Find the line containing "Of those options". Reproduce it and every line after it up to the end of the records, exactly as written.

** start of Task inputs **

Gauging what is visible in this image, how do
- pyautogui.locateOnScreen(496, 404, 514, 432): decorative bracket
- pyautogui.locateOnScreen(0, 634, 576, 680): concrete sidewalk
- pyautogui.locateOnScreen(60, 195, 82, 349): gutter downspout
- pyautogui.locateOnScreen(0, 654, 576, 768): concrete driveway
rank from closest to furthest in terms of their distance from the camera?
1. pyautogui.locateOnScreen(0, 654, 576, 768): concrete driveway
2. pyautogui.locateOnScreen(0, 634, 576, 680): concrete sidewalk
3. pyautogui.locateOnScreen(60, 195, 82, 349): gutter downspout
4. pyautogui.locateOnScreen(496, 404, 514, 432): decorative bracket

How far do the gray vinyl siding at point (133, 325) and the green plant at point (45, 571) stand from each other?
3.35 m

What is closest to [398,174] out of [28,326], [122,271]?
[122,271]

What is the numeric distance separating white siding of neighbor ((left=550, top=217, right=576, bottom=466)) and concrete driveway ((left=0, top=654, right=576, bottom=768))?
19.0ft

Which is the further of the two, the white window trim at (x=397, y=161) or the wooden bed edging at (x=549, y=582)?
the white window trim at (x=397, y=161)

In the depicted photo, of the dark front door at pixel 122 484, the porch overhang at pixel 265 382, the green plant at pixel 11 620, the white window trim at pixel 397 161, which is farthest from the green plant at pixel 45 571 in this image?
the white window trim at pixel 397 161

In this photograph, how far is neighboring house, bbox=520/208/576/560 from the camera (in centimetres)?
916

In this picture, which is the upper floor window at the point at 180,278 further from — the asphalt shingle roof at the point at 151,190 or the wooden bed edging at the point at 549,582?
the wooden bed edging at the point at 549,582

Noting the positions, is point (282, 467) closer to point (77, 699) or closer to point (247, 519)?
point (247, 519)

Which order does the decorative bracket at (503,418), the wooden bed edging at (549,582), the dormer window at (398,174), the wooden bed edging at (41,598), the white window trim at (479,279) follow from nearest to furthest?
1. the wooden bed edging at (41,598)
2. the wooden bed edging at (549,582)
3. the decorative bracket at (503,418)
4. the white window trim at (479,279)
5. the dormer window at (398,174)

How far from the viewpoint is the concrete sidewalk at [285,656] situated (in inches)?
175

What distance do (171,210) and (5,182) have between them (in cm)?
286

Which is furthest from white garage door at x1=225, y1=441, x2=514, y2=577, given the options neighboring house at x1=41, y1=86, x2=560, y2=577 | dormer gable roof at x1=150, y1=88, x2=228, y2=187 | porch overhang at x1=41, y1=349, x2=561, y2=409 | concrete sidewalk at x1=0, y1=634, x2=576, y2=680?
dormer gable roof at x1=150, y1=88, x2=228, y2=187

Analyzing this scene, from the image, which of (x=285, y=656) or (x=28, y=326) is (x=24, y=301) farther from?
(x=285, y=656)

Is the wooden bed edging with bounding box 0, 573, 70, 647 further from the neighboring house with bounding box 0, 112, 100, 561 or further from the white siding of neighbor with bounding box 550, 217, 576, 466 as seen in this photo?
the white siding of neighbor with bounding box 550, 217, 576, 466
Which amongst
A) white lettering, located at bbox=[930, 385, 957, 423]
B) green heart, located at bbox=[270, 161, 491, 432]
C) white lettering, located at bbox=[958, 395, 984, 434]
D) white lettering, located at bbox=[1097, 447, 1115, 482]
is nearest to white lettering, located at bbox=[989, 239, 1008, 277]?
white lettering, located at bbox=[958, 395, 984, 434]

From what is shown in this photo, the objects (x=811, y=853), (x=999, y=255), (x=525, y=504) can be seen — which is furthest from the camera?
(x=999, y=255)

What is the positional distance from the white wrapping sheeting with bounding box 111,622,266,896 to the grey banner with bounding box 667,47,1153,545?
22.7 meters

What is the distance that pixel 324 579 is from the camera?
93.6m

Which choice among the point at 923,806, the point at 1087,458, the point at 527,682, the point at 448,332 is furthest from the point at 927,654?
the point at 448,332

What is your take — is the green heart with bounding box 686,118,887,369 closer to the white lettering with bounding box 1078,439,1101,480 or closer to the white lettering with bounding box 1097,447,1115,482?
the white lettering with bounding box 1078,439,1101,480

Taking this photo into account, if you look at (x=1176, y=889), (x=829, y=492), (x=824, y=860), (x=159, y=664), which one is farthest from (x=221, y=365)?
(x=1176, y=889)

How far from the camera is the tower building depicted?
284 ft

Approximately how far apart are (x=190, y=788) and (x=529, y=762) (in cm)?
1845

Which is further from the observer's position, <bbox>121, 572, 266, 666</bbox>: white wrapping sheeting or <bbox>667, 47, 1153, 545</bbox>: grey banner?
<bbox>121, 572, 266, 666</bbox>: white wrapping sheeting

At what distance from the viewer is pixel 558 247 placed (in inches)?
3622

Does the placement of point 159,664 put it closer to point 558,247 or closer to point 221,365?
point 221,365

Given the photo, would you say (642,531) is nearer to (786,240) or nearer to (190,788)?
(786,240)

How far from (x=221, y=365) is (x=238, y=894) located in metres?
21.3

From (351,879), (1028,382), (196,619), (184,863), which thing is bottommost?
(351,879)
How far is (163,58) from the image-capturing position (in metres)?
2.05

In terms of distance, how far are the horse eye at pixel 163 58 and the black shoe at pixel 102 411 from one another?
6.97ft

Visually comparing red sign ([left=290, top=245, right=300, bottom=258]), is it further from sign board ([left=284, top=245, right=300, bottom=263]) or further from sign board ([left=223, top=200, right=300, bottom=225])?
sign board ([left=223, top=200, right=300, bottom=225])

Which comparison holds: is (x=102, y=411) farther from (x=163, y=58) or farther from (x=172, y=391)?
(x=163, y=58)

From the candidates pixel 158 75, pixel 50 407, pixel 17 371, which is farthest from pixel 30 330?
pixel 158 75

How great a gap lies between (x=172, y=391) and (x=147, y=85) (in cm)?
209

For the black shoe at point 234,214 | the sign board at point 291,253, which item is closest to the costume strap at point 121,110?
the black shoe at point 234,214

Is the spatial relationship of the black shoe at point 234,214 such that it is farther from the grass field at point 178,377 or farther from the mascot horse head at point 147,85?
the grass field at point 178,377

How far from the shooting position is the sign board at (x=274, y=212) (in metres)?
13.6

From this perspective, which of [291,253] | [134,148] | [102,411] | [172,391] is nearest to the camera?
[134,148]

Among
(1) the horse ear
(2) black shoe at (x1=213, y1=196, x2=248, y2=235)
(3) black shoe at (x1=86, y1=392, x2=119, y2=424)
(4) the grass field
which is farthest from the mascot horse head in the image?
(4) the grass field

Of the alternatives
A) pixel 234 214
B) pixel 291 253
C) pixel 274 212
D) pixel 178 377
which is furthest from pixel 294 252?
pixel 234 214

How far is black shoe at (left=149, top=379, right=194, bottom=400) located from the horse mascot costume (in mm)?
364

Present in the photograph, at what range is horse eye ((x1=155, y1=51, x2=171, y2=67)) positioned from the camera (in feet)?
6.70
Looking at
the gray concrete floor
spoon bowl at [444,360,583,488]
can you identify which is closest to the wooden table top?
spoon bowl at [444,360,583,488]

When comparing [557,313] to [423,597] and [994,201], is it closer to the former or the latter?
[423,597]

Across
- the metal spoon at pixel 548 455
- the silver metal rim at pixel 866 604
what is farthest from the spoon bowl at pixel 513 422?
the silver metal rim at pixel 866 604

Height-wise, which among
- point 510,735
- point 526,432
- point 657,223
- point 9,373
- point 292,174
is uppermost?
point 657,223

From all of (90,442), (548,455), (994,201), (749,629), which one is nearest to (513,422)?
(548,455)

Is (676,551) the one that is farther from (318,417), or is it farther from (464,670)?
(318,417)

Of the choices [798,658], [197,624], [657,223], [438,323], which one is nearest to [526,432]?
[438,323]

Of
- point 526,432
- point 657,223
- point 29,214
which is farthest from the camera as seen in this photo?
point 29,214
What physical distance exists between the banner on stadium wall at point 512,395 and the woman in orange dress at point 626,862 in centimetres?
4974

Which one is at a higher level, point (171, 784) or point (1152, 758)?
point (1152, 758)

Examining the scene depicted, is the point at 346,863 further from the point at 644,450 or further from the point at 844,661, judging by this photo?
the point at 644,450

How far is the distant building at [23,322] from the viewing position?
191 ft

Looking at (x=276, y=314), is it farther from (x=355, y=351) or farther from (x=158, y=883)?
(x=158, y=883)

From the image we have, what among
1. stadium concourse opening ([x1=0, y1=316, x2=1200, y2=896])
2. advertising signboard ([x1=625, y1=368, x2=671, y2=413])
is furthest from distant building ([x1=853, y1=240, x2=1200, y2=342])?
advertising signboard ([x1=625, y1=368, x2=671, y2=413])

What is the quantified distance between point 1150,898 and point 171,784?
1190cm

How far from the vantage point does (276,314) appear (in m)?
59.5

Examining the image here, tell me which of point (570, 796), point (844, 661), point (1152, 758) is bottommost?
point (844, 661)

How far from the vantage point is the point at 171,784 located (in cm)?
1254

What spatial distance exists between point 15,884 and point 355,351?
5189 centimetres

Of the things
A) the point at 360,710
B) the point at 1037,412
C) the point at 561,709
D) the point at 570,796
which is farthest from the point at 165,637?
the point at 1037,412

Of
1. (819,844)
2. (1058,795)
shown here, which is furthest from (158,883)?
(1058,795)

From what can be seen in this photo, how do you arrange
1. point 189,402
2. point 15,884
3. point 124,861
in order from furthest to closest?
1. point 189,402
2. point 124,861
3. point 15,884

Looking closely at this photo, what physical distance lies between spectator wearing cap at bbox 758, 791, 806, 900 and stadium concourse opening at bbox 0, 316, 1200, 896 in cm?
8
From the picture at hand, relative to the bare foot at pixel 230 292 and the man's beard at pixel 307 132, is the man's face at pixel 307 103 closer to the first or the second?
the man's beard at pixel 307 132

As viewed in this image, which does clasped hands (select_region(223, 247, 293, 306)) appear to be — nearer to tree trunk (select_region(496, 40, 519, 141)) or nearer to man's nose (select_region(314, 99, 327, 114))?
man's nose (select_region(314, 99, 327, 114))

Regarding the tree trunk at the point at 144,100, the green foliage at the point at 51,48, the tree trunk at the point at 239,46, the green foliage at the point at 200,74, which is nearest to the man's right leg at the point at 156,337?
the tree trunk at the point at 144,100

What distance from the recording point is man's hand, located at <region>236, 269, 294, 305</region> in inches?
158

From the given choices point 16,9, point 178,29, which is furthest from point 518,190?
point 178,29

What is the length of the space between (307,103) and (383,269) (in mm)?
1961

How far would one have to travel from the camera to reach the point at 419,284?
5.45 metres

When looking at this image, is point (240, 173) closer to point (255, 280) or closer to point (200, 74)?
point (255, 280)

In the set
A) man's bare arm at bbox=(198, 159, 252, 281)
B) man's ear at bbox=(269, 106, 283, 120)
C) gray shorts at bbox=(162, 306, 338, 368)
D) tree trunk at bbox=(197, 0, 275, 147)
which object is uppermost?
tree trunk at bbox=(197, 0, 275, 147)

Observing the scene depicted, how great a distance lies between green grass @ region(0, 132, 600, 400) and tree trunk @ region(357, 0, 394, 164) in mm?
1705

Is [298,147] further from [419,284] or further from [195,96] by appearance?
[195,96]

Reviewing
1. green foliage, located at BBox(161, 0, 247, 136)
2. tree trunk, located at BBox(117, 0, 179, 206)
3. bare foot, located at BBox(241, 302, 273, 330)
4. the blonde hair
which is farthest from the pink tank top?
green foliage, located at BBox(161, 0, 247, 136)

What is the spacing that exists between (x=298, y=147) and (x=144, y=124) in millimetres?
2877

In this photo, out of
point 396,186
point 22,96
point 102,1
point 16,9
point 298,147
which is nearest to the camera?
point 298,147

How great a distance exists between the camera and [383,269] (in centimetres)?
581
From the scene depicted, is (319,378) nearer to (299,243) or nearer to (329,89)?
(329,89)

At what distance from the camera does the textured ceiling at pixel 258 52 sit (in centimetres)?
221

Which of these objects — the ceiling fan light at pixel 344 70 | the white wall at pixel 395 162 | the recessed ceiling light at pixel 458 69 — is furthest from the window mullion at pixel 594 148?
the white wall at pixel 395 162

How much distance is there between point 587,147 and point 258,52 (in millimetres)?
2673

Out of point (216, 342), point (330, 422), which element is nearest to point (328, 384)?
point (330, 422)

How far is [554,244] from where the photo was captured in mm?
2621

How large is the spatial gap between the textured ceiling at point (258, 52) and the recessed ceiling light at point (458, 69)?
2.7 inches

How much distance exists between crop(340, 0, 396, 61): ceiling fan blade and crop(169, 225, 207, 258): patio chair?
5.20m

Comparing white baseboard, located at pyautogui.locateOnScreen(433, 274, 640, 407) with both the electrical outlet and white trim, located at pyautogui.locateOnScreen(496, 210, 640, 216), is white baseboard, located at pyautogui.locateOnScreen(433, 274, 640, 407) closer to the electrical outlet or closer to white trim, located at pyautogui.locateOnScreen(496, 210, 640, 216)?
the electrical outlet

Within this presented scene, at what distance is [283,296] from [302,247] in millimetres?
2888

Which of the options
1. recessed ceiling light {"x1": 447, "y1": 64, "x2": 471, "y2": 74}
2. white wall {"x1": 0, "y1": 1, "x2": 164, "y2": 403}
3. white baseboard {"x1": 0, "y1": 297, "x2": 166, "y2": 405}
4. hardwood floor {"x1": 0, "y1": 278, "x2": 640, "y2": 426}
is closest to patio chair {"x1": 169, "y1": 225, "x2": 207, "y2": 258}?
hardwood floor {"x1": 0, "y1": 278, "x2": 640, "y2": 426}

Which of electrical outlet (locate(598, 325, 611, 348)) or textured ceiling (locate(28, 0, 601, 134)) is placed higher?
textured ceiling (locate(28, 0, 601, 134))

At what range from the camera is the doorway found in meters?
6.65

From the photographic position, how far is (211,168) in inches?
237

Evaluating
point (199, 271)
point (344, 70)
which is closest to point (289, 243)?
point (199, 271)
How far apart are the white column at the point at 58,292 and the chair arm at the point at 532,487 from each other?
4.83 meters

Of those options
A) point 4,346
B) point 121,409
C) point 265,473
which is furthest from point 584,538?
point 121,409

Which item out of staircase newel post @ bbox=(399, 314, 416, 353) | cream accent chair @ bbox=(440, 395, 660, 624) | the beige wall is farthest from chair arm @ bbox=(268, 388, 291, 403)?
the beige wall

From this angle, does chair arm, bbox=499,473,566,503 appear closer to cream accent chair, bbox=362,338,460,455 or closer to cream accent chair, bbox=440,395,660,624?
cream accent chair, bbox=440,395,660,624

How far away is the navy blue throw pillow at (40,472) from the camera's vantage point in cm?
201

** end of Task inputs **

> [In response]:
Of those options
A) point 4,346
B) point 121,409
C) point 265,473
which is furthest from point 584,538?
point 121,409

Which item out of staircase newel post @ bbox=(399, 314, 416, 353) | cream accent chair @ bbox=(440, 395, 660, 624) | the beige wall is farthest from chair arm @ bbox=(268, 388, 291, 403)?
the beige wall

From this angle, does chair arm, bbox=499,473,566,503 appear closer to cream accent chair, bbox=362,338,460,455 or closer to cream accent chair, bbox=440,395,660,624?
cream accent chair, bbox=440,395,660,624

How far away is the navy blue throw pillow at (40,472) from the camera's vantage point in cm?
201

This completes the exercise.